Note: if you get an error message when using MakeEgohoodsFast.ado
that memory has been exhausted, run the code using a smaller value for squnit
.
This code uses Austin Nichols’ vincenty.ado
file to calculate distances (http://ideas.repec.org/c/boc/bocode/s456815.html).
To install, type in the command line:
ssc install vincenty
When the code finishes running, you will have new variables in your dataset that have added the prefix
EH_
to the original variable names. This will let you know that these are egohood versions of your initial variables. So, you will not want any of the variables in your initial dataset to already have this particular prefix, and this will likely have some unhappy consequences for the algorithm.
*****What does the code do?*****
For every observation in the dataset, the code draws a buffer of some specified distance around the observation.
Once the buffer around an observation is drawn, the code sums all other observations in the dataset that are spatially located within the buffer.
The focal observation is also summed in this calculation.
When using census blocks, these are egohoods. There is no explicit distance decay function.
The code is not specific to any particular Census unit or year. The code could be used for points (e.g., individuals) or polygons (needs centroids).
The example uses year 2000 census blocks for Irvine California (mydata.dta), or for Los Angeles.
*****Boundary Problem (See Wong, David W. S. 1997. Spatial Dependency of Segregation Indices. Canadian Geographer 41 (2):128-136.):
This code only examines units that are within the current dataset. In our example case, it is only blocks
within the city boundary of Irvine. As result, the blocks near the city boundary will be biased if we do not include blocks
outside of the city boundary. To overcome this bias, we would need to include blocks from the other side of the boundary.
It’s better to include blocks that are a bit farther than the size of the buffer of egohoods.
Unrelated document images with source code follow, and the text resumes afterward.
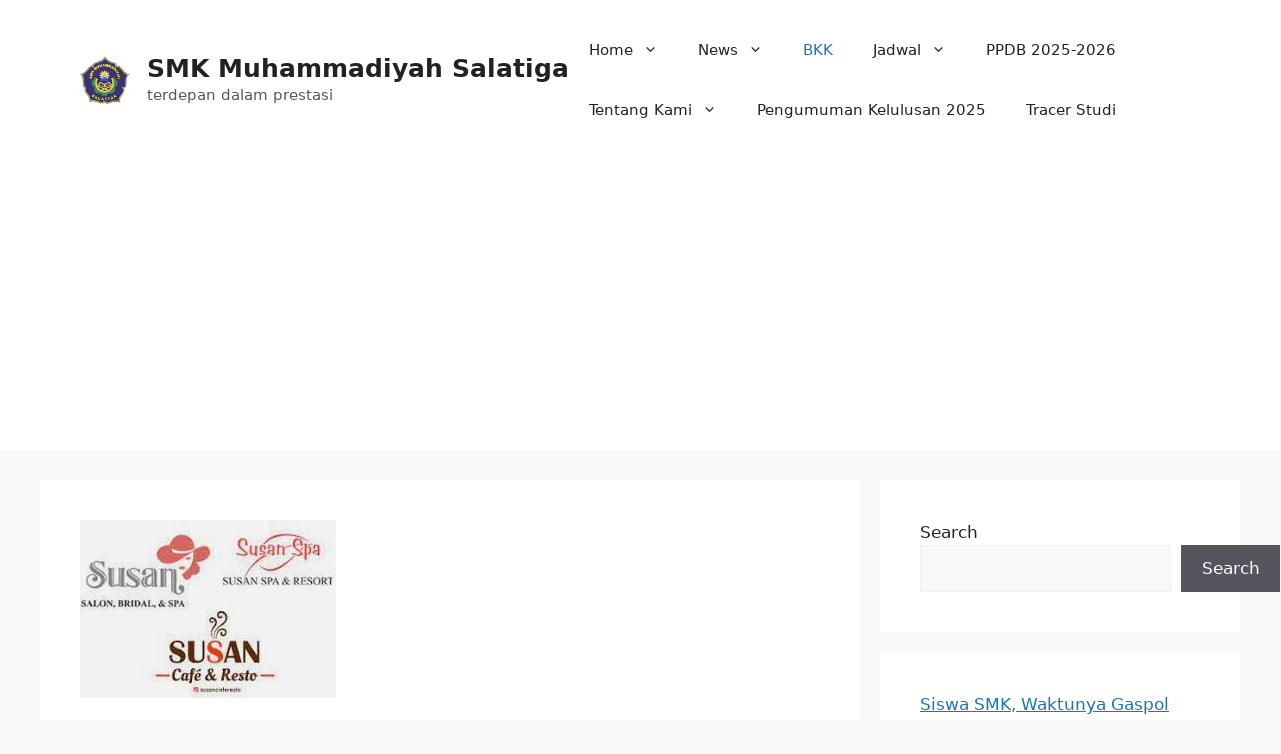

--- FILE ---
content_type: text/html; charset=utf-8
request_url: https://www.google.com/recaptcha/api2/aframe
body_size: 268
content:
<!DOCTYPE HTML><html><head><meta http-equiv="content-type" content="text/html; charset=UTF-8"></head><body><script nonce="hwTXuLRrezxFnY7qLHVfWg">/** Anti-fraud and anti-abuse applications only. See google.com/recaptcha */ try{var clients={'sodar':'https://pagead2.googlesyndication.com/pagead/sodar?'};window.addEventListener("message",function(a){try{if(a.source===window.parent){var b=JSON.parse(a.data);var c=clients[b['id']];if(c){var d=document.createElement('img');d.src=c+b['params']+'&rc='+(localStorage.getItem("rc::a")?sessionStorage.getItem("rc::b"):"");window.document.body.appendChild(d);sessionStorage.setItem("rc::e",parseInt(sessionStorage.getItem("rc::e")||0)+1);localStorage.setItem("rc::h",'1769033068776');}}}catch(b){}});window.parent.postMessage("_grecaptcha_ready", "*");}catch(b){}</script></body></html>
*The code uses geographic coordinates (not projected), and makes no adjustments for where the coordinates are on the earth. This is likely good enough for most purposes.
Contents:
MakeEgohoods.ado
– basic ado file to create variables aggregated to egohoods
MakeEgohoodsFast.ado
– advanced ado file to create variables aggregated to egohoods
example_do_file.do
– do file to run example code to create variables aggregated to egohoods
mydatairv.dta
– example dataset
mydata.dta
– example dataset
mydataLA.dta
– example dataset